- Pronunciation: [ḿpŕ̩ɛ̀]
- Native to: Ghana
- Extinct: mid-20th century 5 rememberers (2007)
- Language family: Niger–Congo? Atlantic–CongoVolta–CongounclassifiedMprɛ; ; ; ;

Language codes
- ISO 639-3: None (mis)
- Glottolog: mpra1235

= Mprɛ language =

Extinct language of Ghana

Mprɛ or Mpra is an extinct language spoken in the village of Butei in central Ghana, located between the towns of Techiman and Tamale near the confluence of the Black and White Voltas. Mprɛ has been difficult to classify due to its divergent vocabulary. It is known only from a 70-word list given in a 1931 article. Blench (2007) considers it to be a possible language isolate. A poorly attested language spoken in the nearby village of Tuluwe, Mpur, may also turn out to be yet another language isolate. Both Butie and Tuluwe are located near the village of Mpaha.
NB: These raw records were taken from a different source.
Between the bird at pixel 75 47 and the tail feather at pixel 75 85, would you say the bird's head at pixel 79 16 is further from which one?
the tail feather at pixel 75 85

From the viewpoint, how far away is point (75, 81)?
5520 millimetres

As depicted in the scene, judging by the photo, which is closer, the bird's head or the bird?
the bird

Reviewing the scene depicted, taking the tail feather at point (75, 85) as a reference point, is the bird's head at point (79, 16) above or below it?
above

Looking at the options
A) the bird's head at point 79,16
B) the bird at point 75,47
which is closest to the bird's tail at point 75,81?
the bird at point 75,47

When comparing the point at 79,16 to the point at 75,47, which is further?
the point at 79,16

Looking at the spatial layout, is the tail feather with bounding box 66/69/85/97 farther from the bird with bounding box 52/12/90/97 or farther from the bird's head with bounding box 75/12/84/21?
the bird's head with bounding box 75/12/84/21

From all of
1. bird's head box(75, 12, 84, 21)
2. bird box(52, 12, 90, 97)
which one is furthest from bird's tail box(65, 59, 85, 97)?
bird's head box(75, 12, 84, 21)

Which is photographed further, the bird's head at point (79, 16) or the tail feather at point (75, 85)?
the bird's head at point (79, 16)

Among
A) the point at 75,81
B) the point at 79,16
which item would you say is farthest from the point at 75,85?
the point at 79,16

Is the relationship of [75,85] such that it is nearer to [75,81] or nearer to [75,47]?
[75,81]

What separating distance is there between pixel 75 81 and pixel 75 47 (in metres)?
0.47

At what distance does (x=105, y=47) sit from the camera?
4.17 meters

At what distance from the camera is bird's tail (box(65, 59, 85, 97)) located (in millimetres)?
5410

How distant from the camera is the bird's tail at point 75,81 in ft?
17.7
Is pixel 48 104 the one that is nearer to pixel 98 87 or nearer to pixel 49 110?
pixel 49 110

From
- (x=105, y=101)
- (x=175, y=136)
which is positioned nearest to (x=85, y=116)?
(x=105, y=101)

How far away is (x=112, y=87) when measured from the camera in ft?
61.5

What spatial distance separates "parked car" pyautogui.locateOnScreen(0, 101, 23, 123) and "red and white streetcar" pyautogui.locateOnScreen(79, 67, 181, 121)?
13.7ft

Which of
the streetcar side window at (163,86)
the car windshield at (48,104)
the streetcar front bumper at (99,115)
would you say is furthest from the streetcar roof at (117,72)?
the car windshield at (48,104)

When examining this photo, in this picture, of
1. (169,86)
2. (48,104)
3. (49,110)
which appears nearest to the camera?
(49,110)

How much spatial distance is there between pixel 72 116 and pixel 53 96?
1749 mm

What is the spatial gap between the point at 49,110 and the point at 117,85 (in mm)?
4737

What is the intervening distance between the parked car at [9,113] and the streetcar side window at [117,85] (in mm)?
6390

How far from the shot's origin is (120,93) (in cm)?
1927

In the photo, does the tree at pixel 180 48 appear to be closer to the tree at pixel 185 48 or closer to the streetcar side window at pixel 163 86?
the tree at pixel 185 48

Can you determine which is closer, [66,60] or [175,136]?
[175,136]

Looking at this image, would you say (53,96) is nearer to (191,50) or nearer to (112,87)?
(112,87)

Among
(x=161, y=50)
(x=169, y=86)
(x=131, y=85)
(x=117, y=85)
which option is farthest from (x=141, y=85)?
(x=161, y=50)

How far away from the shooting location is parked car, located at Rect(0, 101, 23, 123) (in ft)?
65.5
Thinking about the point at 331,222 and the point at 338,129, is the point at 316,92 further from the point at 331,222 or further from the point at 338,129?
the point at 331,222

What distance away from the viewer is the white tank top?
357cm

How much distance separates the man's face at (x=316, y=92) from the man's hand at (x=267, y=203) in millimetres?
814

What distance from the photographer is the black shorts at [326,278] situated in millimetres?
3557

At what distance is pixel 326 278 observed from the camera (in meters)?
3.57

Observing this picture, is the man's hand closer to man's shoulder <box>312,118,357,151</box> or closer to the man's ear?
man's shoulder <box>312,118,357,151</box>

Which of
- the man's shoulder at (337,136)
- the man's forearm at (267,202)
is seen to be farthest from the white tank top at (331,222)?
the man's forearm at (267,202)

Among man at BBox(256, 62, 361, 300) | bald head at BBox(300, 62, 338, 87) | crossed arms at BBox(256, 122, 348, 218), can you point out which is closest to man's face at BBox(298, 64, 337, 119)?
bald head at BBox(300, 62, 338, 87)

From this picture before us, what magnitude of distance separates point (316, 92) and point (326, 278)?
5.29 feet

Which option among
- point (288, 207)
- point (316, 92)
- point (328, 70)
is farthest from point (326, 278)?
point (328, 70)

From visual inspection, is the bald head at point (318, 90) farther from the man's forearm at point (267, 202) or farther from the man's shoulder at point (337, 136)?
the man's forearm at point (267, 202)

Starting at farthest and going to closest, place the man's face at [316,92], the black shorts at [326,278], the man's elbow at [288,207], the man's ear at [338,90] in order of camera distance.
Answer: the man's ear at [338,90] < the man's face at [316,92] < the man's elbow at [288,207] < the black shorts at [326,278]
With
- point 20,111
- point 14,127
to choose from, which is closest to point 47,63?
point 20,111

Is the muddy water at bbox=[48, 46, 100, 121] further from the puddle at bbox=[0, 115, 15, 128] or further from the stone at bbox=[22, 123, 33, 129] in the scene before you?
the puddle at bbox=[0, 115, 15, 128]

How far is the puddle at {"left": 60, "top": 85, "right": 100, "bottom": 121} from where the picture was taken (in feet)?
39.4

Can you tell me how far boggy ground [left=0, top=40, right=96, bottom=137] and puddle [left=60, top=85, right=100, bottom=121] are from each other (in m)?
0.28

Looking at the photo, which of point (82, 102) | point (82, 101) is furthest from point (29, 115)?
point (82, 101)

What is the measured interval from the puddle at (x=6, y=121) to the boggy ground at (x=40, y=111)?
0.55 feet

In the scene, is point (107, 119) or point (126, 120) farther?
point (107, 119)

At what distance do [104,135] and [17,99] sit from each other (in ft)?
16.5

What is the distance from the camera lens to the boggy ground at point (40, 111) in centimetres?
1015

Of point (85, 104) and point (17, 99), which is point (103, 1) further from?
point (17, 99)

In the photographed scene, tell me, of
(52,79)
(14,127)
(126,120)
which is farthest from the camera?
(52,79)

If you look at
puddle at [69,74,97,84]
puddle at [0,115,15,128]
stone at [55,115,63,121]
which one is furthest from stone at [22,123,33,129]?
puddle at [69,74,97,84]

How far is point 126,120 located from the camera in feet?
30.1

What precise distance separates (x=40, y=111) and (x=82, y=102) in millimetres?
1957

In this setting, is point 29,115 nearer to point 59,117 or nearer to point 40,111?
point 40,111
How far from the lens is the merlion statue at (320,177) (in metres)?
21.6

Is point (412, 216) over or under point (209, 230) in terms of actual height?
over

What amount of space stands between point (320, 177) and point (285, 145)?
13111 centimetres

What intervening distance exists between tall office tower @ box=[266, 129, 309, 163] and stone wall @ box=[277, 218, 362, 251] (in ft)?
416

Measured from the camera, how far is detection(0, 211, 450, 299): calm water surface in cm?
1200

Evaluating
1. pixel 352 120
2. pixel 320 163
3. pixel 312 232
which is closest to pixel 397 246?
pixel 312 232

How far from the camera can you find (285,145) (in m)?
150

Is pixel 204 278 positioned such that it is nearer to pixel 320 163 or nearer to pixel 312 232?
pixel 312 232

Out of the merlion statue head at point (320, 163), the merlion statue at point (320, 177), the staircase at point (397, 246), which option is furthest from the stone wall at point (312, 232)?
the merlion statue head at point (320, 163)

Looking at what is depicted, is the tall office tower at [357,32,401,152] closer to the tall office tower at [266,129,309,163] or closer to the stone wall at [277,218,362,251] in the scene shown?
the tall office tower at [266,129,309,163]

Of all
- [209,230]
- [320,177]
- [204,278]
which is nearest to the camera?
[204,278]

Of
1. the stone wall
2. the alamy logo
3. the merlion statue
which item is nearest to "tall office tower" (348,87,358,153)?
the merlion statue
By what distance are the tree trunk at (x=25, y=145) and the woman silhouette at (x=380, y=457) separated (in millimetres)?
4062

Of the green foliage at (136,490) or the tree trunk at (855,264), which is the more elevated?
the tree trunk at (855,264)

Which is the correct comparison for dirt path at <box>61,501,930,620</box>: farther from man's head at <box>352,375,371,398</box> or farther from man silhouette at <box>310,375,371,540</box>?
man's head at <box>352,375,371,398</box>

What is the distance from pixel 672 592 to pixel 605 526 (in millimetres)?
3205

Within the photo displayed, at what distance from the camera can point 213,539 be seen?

Painter (1967) briefly states that "/ḿpŕ̩ɛ̀/ has died" and that the ethnic group ("the Nnyamase-mprɛ") have "become Nnyamase-Gonja"; he appears to regard it as having been a dialect of Gonja. However, this is based only on the numerals, which are clearly related to Gonja. The rest of the vocabulary is "hard to recognise" (Williamson & Blench, 2000:36). Blench (2010) presents it as a possible Kwa language; Blench (2012) notes that it "may either be an isolate with [Kwa] borrowings or a highly divergent branch of Kwa".

==Bibliography==
- Blench, Roger. 2010. "Why is Africa so Linguistically Undiverse?". Language Isolates in Africa workshop, Lyon, December 3–4
- Cardinall, A.W. 1931. "A survival". Gold Coast Review, V,1:193-197.
- Painter, Colin. 1967. "The Distribution of Guang in Ghana, and a Statistical Pre-Testing on Twenty-Five Idiolects," The Journal of West African Languages, Vol. 4, No. 1, Cambridge University Press, Ibadan, pp. 25–78.